Excerpt to read:
An introduction to the colourful depth and diversity of the uprising's cultural production; a confirmation of multiple and overlapping local narratives that defy geopolitical interest and progaganda. Giving expression to such creativity is one of our motives for, 'Looking inside the uprising'.
Of all the changes crystallizing around the ideals of the Arab uprisings, the ones that are unquestionably positive are those in the creative and expressive arenas. While the entire region is witnessing an artistic renaissance that can be linked to the emergence of Arab theatre during the uprisings of the 50s, the Syrian case is particularly extreme and prolific. To understand the complexity of the Syrian scenario, it is more important than ever today to follow the stories told by local citizen-made cultural and artistic production, which differs from the international geopolitically-dominated accounts of the country.

Source information:
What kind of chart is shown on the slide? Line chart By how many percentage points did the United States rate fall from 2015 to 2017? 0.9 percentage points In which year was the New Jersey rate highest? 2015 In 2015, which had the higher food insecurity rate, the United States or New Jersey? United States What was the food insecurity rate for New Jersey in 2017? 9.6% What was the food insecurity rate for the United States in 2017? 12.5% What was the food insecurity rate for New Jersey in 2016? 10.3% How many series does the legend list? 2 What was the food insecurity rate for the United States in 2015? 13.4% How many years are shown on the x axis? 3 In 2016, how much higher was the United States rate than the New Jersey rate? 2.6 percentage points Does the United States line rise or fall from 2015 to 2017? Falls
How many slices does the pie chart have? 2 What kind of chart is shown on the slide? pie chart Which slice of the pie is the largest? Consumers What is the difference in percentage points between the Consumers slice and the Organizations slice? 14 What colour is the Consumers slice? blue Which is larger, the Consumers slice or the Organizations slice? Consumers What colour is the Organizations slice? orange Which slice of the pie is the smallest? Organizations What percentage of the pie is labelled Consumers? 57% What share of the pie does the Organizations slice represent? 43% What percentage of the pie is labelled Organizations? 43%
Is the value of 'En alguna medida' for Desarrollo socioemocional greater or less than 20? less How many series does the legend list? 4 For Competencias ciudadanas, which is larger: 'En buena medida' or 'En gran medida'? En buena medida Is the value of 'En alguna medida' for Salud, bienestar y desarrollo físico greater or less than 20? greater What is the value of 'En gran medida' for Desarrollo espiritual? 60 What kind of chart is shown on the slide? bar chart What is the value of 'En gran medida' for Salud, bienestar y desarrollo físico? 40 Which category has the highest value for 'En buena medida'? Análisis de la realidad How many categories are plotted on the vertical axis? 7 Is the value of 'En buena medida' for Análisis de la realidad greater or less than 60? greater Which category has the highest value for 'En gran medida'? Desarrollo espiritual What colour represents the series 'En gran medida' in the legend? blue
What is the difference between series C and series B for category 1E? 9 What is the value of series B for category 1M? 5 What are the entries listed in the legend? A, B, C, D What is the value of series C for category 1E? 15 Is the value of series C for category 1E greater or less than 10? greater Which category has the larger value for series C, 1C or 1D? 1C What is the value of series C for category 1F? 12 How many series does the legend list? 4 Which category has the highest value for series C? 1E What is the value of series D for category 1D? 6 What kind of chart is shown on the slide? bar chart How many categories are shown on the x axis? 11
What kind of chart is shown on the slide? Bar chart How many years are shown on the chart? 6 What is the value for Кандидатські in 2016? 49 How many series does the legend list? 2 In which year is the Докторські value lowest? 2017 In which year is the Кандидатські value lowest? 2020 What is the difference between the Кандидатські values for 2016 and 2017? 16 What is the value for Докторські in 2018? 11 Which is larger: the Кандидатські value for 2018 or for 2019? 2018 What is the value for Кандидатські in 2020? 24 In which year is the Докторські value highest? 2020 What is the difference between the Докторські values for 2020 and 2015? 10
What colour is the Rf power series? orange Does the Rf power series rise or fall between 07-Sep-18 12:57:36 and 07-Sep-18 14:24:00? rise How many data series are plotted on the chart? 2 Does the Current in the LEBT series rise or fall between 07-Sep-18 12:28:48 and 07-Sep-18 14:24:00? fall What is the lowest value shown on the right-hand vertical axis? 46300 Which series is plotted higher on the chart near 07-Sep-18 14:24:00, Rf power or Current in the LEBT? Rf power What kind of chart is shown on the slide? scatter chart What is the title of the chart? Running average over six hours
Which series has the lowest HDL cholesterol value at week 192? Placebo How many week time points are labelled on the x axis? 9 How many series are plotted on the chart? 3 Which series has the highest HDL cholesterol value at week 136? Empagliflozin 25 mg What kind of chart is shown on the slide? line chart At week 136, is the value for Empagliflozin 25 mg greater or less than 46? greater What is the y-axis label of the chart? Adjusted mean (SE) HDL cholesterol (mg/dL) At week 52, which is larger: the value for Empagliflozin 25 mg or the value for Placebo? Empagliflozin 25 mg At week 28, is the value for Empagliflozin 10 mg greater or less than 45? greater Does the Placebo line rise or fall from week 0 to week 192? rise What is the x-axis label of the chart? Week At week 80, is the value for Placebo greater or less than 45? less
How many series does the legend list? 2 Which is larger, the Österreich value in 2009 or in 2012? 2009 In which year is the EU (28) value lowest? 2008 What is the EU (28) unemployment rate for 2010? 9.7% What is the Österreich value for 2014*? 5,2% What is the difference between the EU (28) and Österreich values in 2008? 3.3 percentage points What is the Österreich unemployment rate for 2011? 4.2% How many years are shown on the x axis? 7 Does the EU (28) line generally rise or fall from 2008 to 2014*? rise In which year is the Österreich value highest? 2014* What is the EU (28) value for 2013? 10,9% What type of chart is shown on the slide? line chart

Work task:
Carry on the passage about art in the Syrian uprising from its last sentence. The material is unrelated to the passage about art in the Syrian uprising.

Answer to this problem:
For decades, artistic and cultural production was deeply connected to the Assad regime. From the art exhibitions in public spaces such as the Arab Cultural Center and the Assad National Library to the soap operas that gained national and regional recognition, replacing Egypt as the number one exporter of televised drama, official production was supervised by the regime, if not directly managed by it. Although we should not overlook the value of a generation of artists and intellectuals such as playwright Saadallah Wannous, film director Omar Amiralay or artist Monif Ajaj, who pushed the limits of censorship long before the advent of the Arab Spring, the Syrian uprising gave birth to grassroots artistic and creative manifestations that transcend the scope of traditional art and culture.
Over the past years, Syrian need for self-expression, repressed for decades, has not only translated into powerful canvases and designs by artists such as Monif Ajaj's, Yara al-Najm, Yasser Abu Hamed, and innumerable others, but also into less formal and traditional forms of artistic expression, or, as The Syrian People Know their Way group calls it, “art out of the salons”. This is reflected in the countless works of graffiti covering the half-demolished walls throughout the country, in songs of resistance that range from the classical notes of Malek Jandaly to the combative hip-hop of the Syrian-Palestinian Refugees of Rap and the heavy metal beats of Anarchadia. It can be seen through documentaries such as those by the latest Bassel Shahade and in the new soap-operas made for Youtube that aim to replace the official state-controlled production.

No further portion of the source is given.